Stanford Accused of Destroying the Environment to Water Golf Course

Stanford Accused of Destroying the Environment to Water Golf Course

American Rivers, a staunchly environmentalist group, is accusing Stanford’s Searsville Dam of being the culprit in the endangering of San Francisquito Creek, writes Carolyn Lochhead of the San Francisco Chronicle. The dam was built in 1892, and has been used to irrigate the lawns and the golf course of Stanford University. American Rivers is focused on the Creek, saying it “is unique because it remains one of the only San Francisco Bay streams that is not confined to a concrete channel.” The group is concerned because the dam blocks the migration of native steelhead trout.

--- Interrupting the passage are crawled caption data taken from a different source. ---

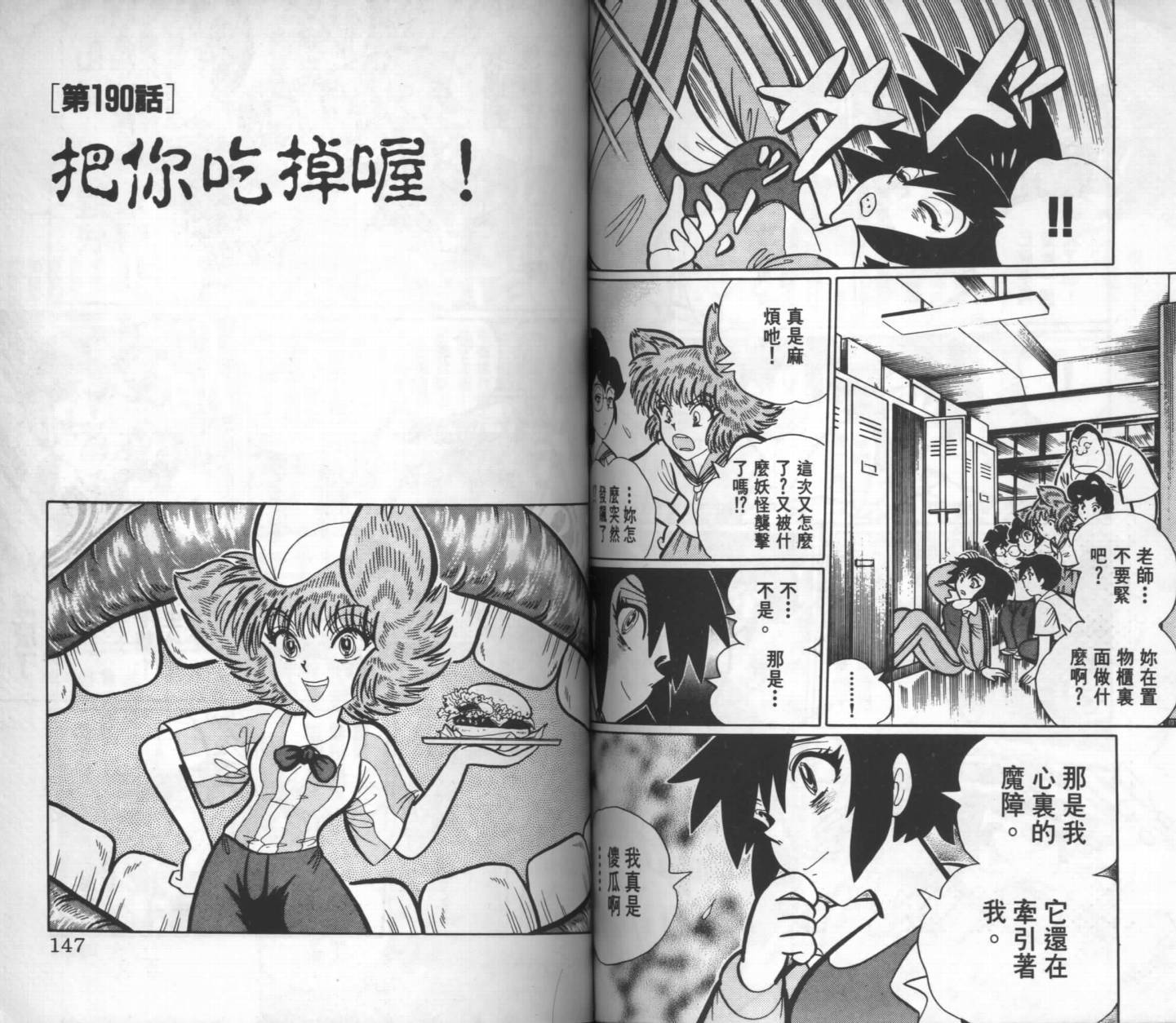 第71页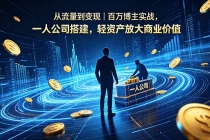 从流量到变现｜百万博主实战，一人公司搭建，轻资产放大商业价值-臭虾米项目网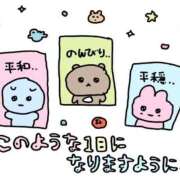 ヒメ日記 2026/03/29 22:16 投稿 のぞみ【潮吹きGカップ美女】 STELLA TOKYO－ステラトウキョウ－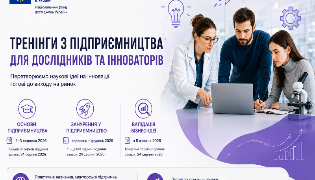 Тренінги з підприємництва для науковців ТНПУ: як долучитися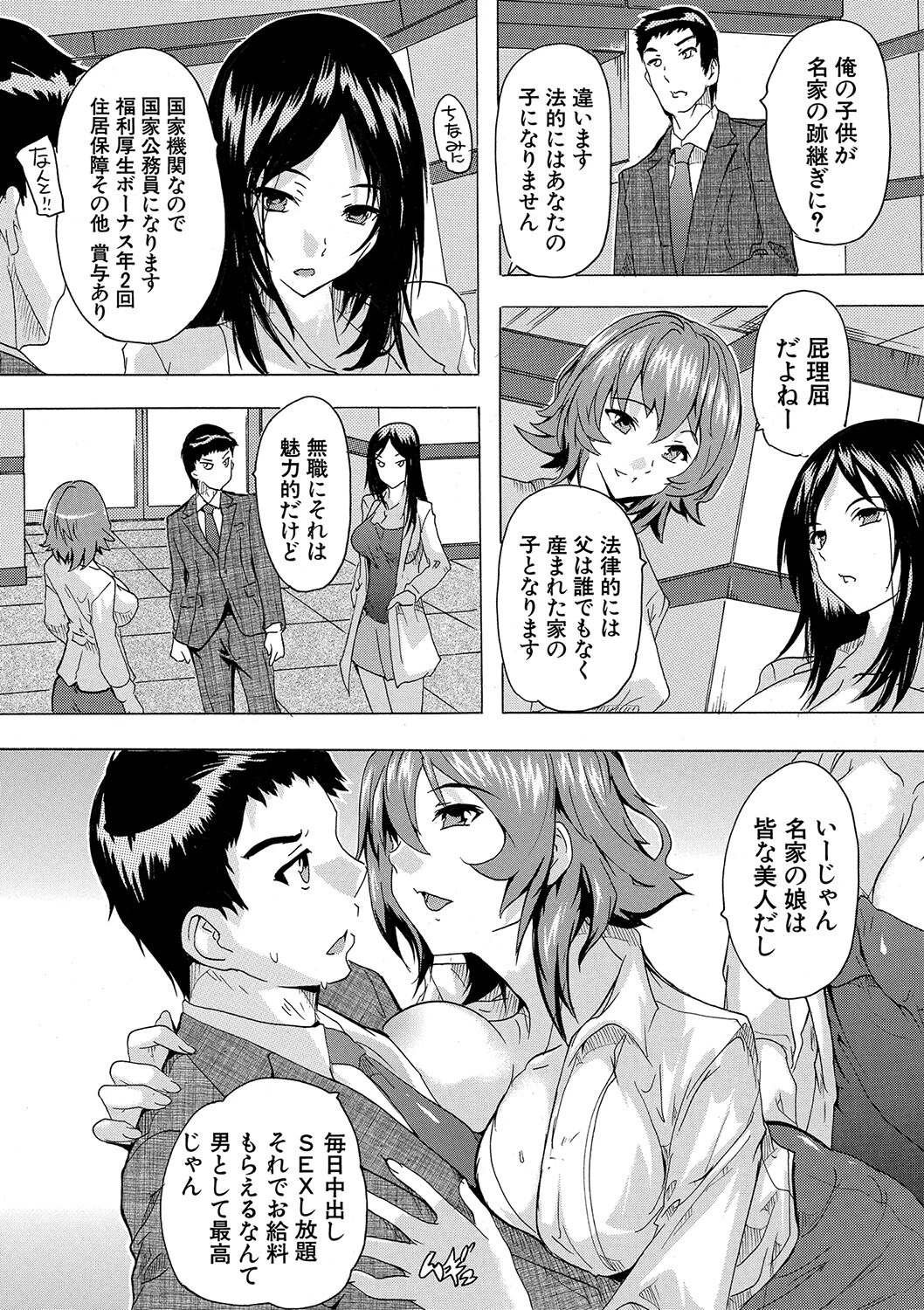 孕ませ!!妊娠パラダイスページ18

The founder of Beyond Searsville Dam, a group opposed to the dam, is Matt Stoecker, who told the Chronicle, “Stanford is constantly talking about how sustainable their campus is, and what Searsville mostly feeds is a huge golf course.”

But Stanford spokeswoman Lisa Lapin argued, “When there have been diversions from Searsville, it has only been during periods of extraordinary flows from a recent storm. In that case, the water is used for agricultural irrigation, fire protection and landscape irrigation.” She add that because of the massive silt in the reservoir, “almost all water passes through as it would flow through the creek.”

Stanford has promised to address the problem with the dam by the end of 2014, possibly even removing it.

California is in the midst of one of the worst droughts in its recorded history, with water supplies at critical levels in many rural communities. Northern California in particular has begun to implement water restrictions, and recent rains and snowfall in late winter and early spring have not done enough to mitigate the effects of the drought.

In addition, environmental groups have been targeting dams, notably the O’Shaughnessy Dam that provides water to San Francisco from the Hetch Hetchy Dam. The activists want to restore the natural flow of rivers and the migration of fish, arguing that water conservation could make up the difference in water supply.